Segment Open

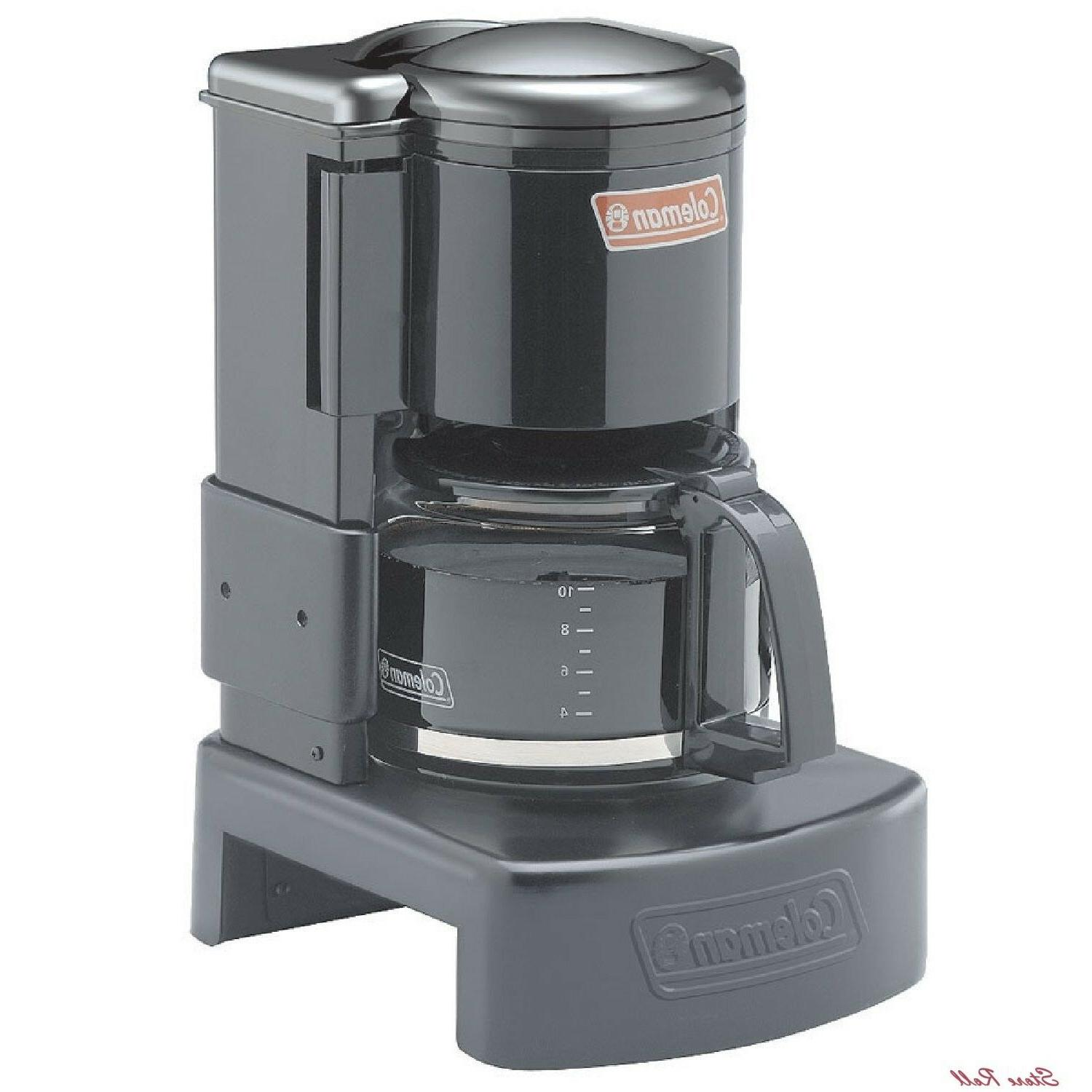 camping coffee maker home kitchen dining cooking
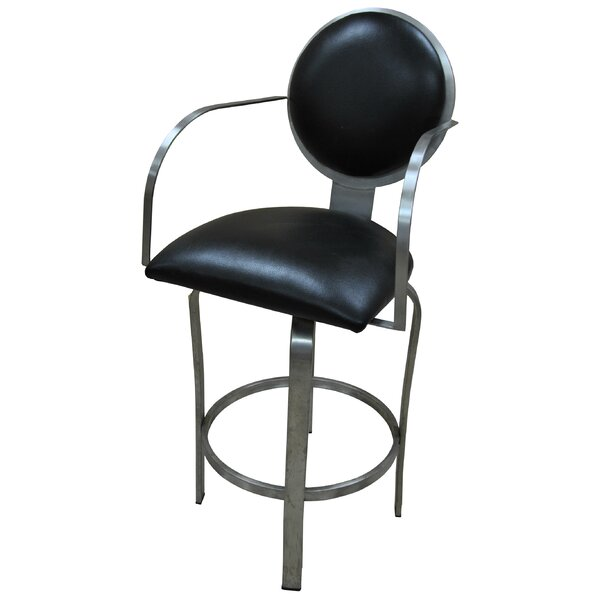 London 30 Swivel Bar Stool by Tobias Designs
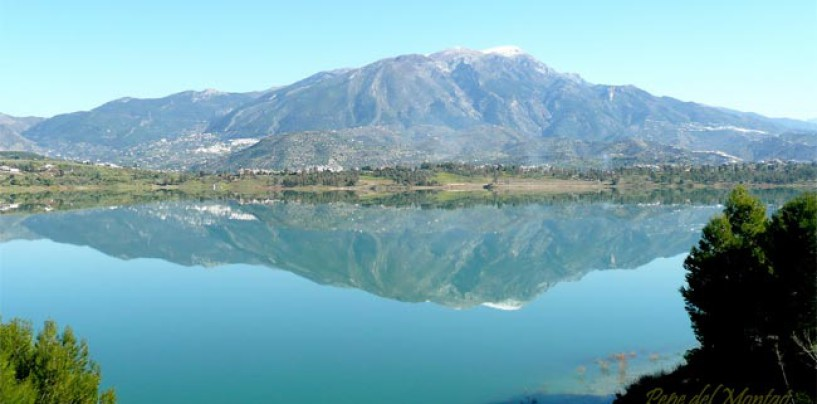 Pesca en el Embalse de la Viñuela
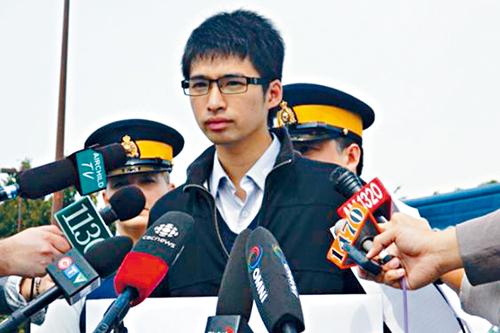 汤远熙杀母被判终身监禁 17年不得假释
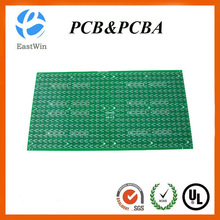 Professional fr4 single side pcb manufacturer in china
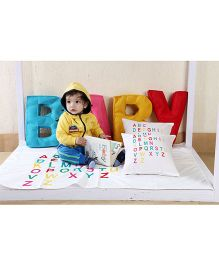 My Gift Booth Kids Bed Set Baby And Alphabet Theme - Multicolor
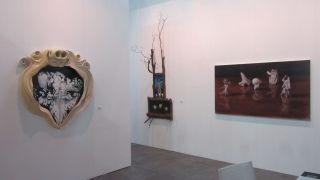 Galleria Guido Costa Projects, Torino..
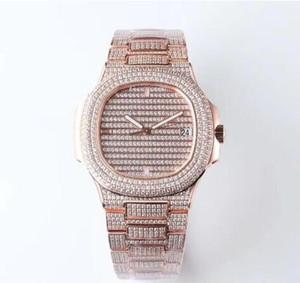 Reloj Nautilus de lujo para hombres de fábrica de calidad superior mecánico automático relojes para hombre 40 mm Full Diamond Sport 5719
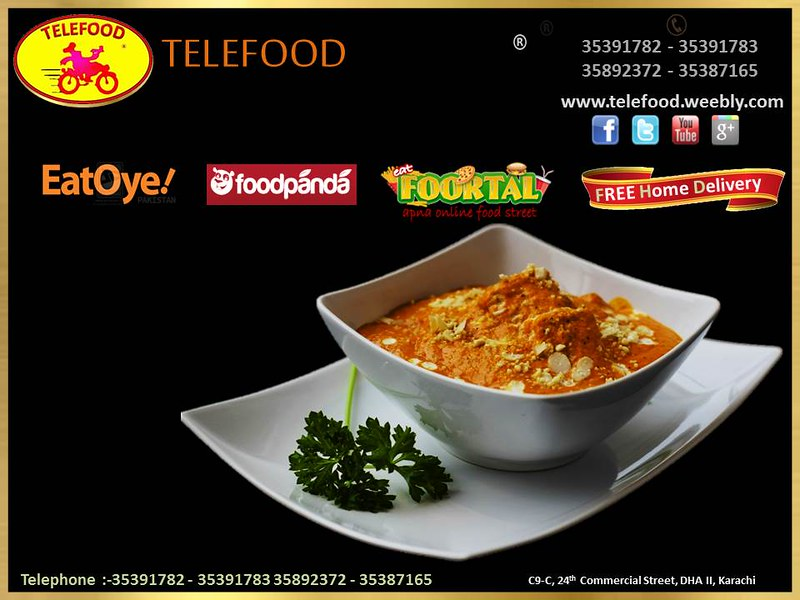 telefood food home delivery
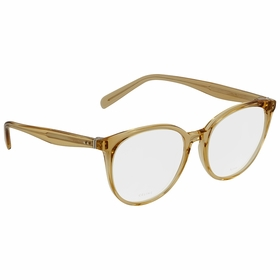 Celine CL41348HAM53 Thin Mary Ladies  Eyeglasses
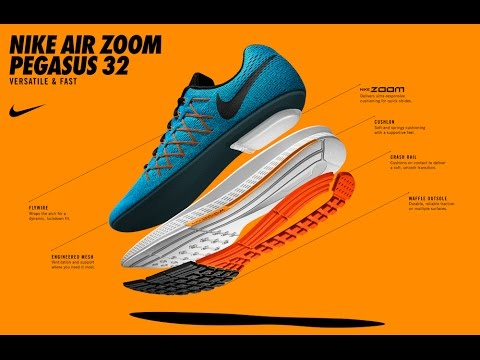 nike-air-zoom-pegasus-32-running-shoe-review-(best-nike-running-shoe-2015)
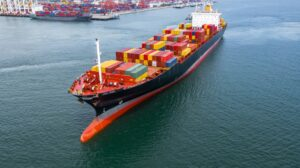 контейнерні перевезення по морю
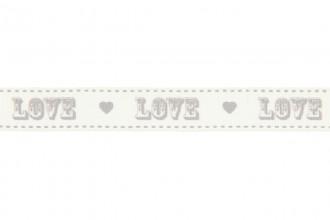 Berties Bows Grosgrain Ribbon - 16mm wide - Vintage Love - Grey on Ivory (5m reel)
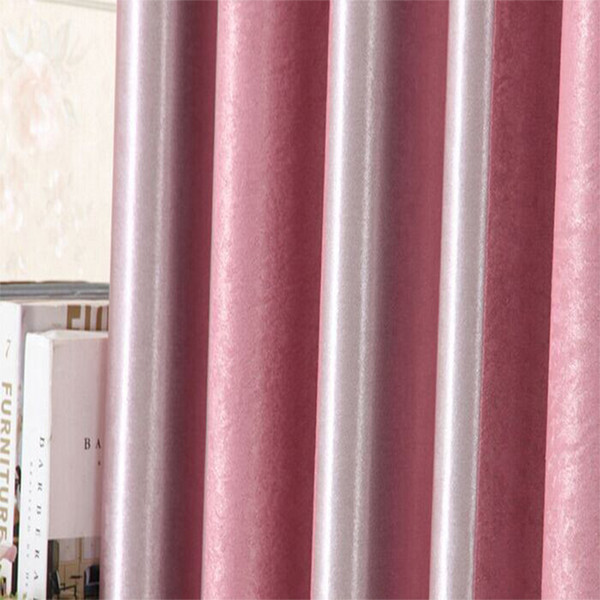 best selling Striped Voile Sheer Curtains for the Kitchen Living room Curtains Bedroom Modern Striped Tulle Voile for Window Drapes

Segment Closed

## Work instructions
You are asked to output the records precisely as they appear, minus any pictures.

## Solution for this task
 camping coffee maker home kitchen dining cooking
 London 30 Swivel Bar Stool by Tobias Designs
 Pesca en el Embalse de la Viñuela
 汤远熙杀母被判终身监禁 17年不得假释
 Professional fr4 single side pcb manufacturer in china
 My Gift Booth Kids Bed Set Baby And Alphabet Theme - Multicolor
 Galleria Guido Costa Projects, Torino..
 Reloj Nautilus de lujo para hombres de fábrica de calidad superior mecánico automático relojes para hombre 40 mm Full Diamond Sport 5719
 telefood food home delivery
 Celine CL41348HAM53 Thin Mary Ladies  Eyeglasses
 nike-air-zoom-pegasus-32-running-shoe-review-(best-nike-running-shoe-2015)
 контейнерні перевезення по морю
 Berties Bows Grosgrain Ribbon - 16mm wide - Vintage Love - Grey on Ivory (5m reel)
 best selling Striped Voile Sheer Curtains for the Kitchen Living room Curtains Bedroom Modern Striped Tulle Voile for Window Drapes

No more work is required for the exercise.